Вы должны связаться с этими тринадцатью и сказать им, что, если они не совершат никакого правонарушения и немедленно сдадут винтовки, я, от имени президента, обещаю им помилование.
— А Компания?
— При чем тут Компания?
— Компания ничего не прощает, а президент далеко, в Гватемала-Сити.
— Их дело сдать оружие — Компанию я беру на себя. Обещаю, что, если они вернут винтовки, я предоставлю им право самим решать, хотят они работать на Компанию или нет.
Так что дело теперь в ваших руках. Сумеете вы разыскать этих людей?
— Не могу сказать. Если и сумею, все равно толку не будет.
— Почему вы так уверены в этом?
Он обождал, пока не затих шум мотоцикла.
Потом сказал:
— Так же давали обещания их отцам и дедам, и те верили. И что получилось?
Он повернулся в кресле и кивнул в сторону плаката, на котором был нарисован труп с распухшими половыми органами.
— Индейцы глупый народ, но ведь и дурак чему-нибудь да научится.

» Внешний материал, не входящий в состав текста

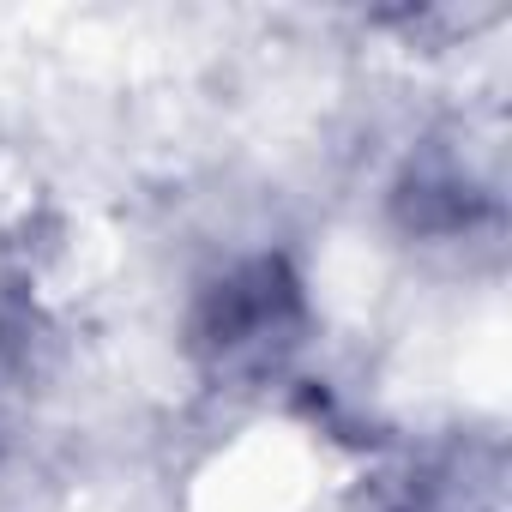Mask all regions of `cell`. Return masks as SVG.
<instances>
[{"label":"cell","mask_w":512,"mask_h":512,"mask_svg":"<svg viewBox=\"0 0 512 512\" xmlns=\"http://www.w3.org/2000/svg\"><path fill=\"white\" fill-rule=\"evenodd\" d=\"M320 308L290 241L217 247L187 272L175 350L211 404H272L314 368Z\"/></svg>","instance_id":"6da1fadb"}]
</instances>
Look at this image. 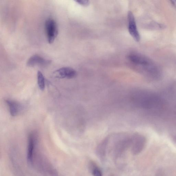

На следующий день состоялось мое знакомство с Компанией в лице управляющего ее центральноамериканским филиалом, Уинтропа Элиота. Эрнандес уже составил свою корреспонденцию, в целом выдержанную в оптимистическом духе, но главный редактор хотел, чтобы он перед отъездом из Гвадалупы взял интервью у знаменитого Элиота. Тот должен был познакомить Эрнандеса с вышедшим из недр «Юниверсал Коффи Компани» «Планом по устройству индейцев-чиламов». Об этом плане было много толков в столичной печати, и не все его одобряли.
Элиот пригласил нас обоих позавтракать с ним! в «Майяпане». Так назывался новый отель, для Гватемалы — последнее слово роскоши и комфорта. До перестройки это было полуразвалившееся здание монастыря семнадцатого века, и ресторан, в котором сейчас, кроме нас, не было ни души, именовался «Трапезной». Я заранее нарисовал себе портрет Элиота и ошибся.
Он ничуть не походил на типичного финансиста с сигарой в зубах. Нет, это был человек лет, наверно, около пятидесяти, подвижной, небольшого роста, с кошачьими ухватками и с очень высоким лбом; в газетных карикатурах с таким лбом изображают «профессора». Глядя на Элиота, вы не могли отделаться от ощущения, что находитесь в анатомическом театре. Кости его скелета выпирали под кожным покровом, а вены на руках выглядели так, точно их специально заполнили синей жидкостью, чтобы облегчить студенту-медику изучение кровеносной системы. В обхождении и в разговоре он был любезен до крайности, и, как иные люди пронизывают взглядом, этот пронизывал вас ласковой улыбкой.